Extract provided –
The hippocampus has been proven by imaging to be larger in women than men. The hippocampus is crucial for memory storage and spatial mapping of the physical environment. This structural difference may be responsible for variations in behavior between the sexes. Studies show that women are more likely to navigate using landmarks, while men are more likely to estimate distance in space or orientation. Studies of rats show that males could learn better in the face of acute stress, while chronic stress is dealt with better by females. Sex hormones may influence female hippocampal cells to tolerate brain damage better than the same cells in men. The studies of the rats' influx and deflation of hippocampal cells can be translated to the difference in memory and spatial behaviors between the sexes.

On average, Onuf's nucleus is sexually dimorphic, meaning that there are differences in Onuf's nucleus between males and females of the same species. Males of these species have more of these motoneurons than do their female counterparts.

Brain connectivity 
Research done at the Medical School of University of Pennsylvania found substantial differences in brain connectivity between males and females in 2013. The study examined 949 individuals (521 females and 428 males) of ages between 8 and 22. Overall, male brains showed more connectivity from back to front and within hemispheres, while female brains showed more connectivity between the left and right hemispheres of the cerebrum. In contrast to connectivity to the cerebrum, in the cerebellum, the part of the brain that plays a major role in the motor tasks, females showed higher intra-hemispheric connectivity while males showed higher inter-hemispheric connectivity. The differences were more pronounced in people aged 14 or older.

The researchers stated that these findings potentially provide a neural basis for observable sex differences in psychology. The research was consistent with previous studies that found that females performed better than males on tasks of attention, face and word memory, and social cognition tests, while males performed better on spatial processing and sensorimotor skill tasks. On average, men outperformed women at learning and accomplishing single tasks, like cycling and navigating directions, while females had better memory and social cognition skills making them more adjusted to multitasking and coming up with consensus solutions. It has been suggested that the increased differentiation of brain connectivity in adolescence is in correlation with hormonal changes in puberty.

A 2014 study by the same research group using rsfc-MRI (resting-state functional connectivity MRI) found similar results to the previous one, with males on average outperforming females on motor and spatial cognitive tests, and females on average outperforming males on emotional recognition and nonverbal reasoning tasks.

Genetic and hormonal causes 
Both genes and hormones affect the formation of human brains before birth, as well as the behavior of adult individuals. Several genes that code for differences between male and female brains have been identified. In the human brain, a difference between sexes was observed in the transcription of the PCDH11X/Y gene pair, a pair unique to Homo sapiens. It has been argued that the Y chromosome is primarily responsible for males being more susceptible to mental illnesses. Several psychological studies contradict this however, as it has been found that female patients are actually more than twice as likely as male patients to be susceptible to depressive episodes and generalized anxiety, and additionally that progesterone levels in females actually stall the body's ability to turn off stressor hormones resulting in female subjects entering depressive episodes at even lower levels of stress than male subjects.

Hormones significantly affect human brain formation, as well as brain development at puberty. A 2004 review in Nature Reviews Neuroscience observed that "because it is easier to manipulate hormone levels than the expression of sex chromosome genes, the effects of hormones have been studied much more extensively, and are much better understood, than the direct actions in the brain of sex chromosome genes." It concluded that while "the differentiating effects of gonadal secretions seem to be
dominant," the existing body of research "supports the idea that sex differences in neural expression
of X and Y genes significantly contribute to sex differences in brain functions and disease."

Extracted material –
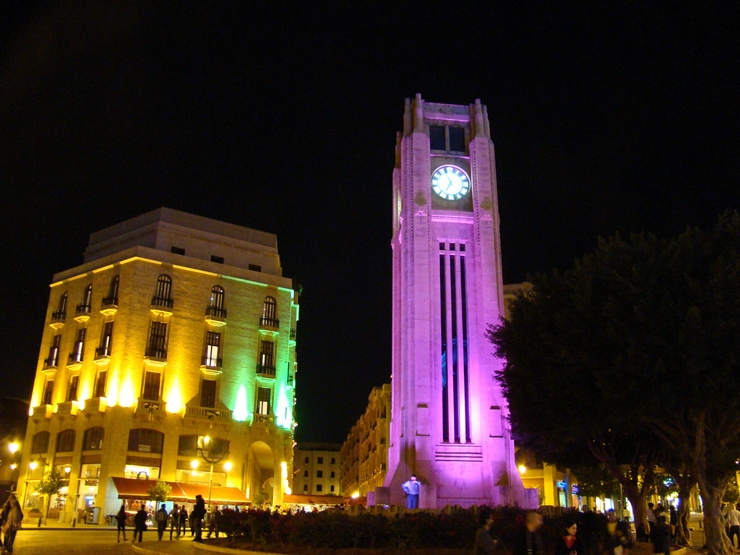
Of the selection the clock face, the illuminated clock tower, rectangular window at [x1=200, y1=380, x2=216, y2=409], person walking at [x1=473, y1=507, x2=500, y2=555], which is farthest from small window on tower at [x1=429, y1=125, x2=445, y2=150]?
person walking at [x1=473, y1=507, x2=500, y2=555]

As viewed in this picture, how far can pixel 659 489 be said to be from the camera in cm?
5925

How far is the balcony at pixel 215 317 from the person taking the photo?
59875 millimetres

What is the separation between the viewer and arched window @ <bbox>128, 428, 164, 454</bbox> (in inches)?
2105

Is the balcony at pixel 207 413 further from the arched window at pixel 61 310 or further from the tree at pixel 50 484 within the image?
the arched window at pixel 61 310

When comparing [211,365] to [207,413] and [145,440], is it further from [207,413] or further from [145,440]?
[145,440]

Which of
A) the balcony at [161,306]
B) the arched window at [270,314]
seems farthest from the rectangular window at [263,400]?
the balcony at [161,306]

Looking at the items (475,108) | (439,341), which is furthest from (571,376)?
(475,108)

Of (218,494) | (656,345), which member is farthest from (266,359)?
(656,345)

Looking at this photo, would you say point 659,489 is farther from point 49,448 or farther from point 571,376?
point 49,448

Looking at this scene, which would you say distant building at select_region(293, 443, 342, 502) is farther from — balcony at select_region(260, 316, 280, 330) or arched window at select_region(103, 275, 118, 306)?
arched window at select_region(103, 275, 118, 306)

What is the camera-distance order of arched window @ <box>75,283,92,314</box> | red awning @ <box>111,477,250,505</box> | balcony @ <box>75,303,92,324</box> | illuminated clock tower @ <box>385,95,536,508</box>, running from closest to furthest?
illuminated clock tower @ <box>385,95,536,508</box> → red awning @ <box>111,477,250,505</box> → balcony @ <box>75,303,92,324</box> → arched window @ <box>75,283,92,314</box>

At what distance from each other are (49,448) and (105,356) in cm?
907

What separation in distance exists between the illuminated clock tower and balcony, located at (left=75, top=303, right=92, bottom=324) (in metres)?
26.6

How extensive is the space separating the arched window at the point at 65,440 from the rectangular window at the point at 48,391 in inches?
157
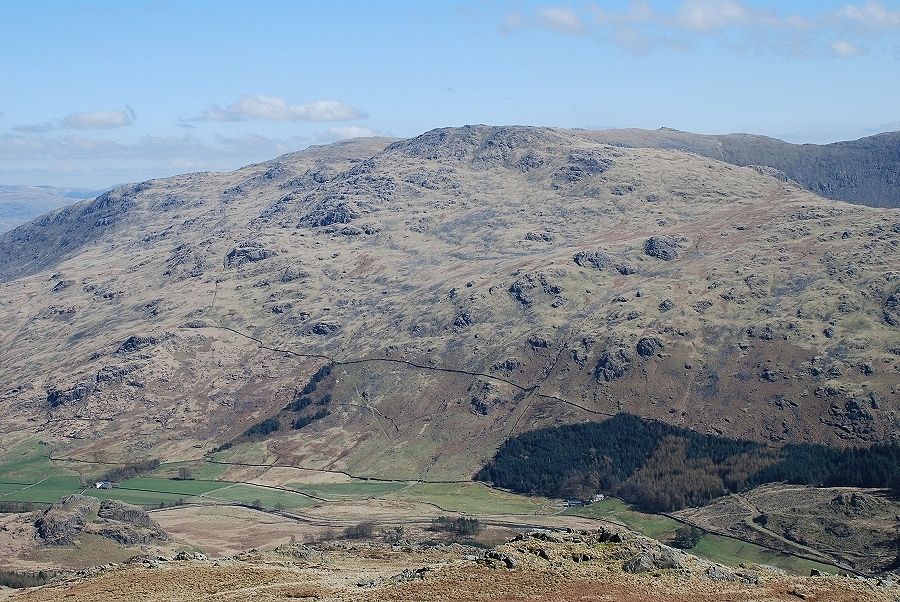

Description of the task – Summarize the text on sex differences in the brain in exactly two sentences.

Result for this task – Women have a larger hippocampus than men, males have more motoneurons in Onuf's nucleus, and a 2013 University of Pennsylvania study found that in the cerebrum male brains showed more front-to-back and within-hemisphere connectivity while female brains showed more connectivity between hemispheres. These differences may help explain sex differences in behavior and cognitive performance, and both genes and hormones shape them, though hormone effects have been studied far more extensively than the direct actions of sex chromosome genes in the brain.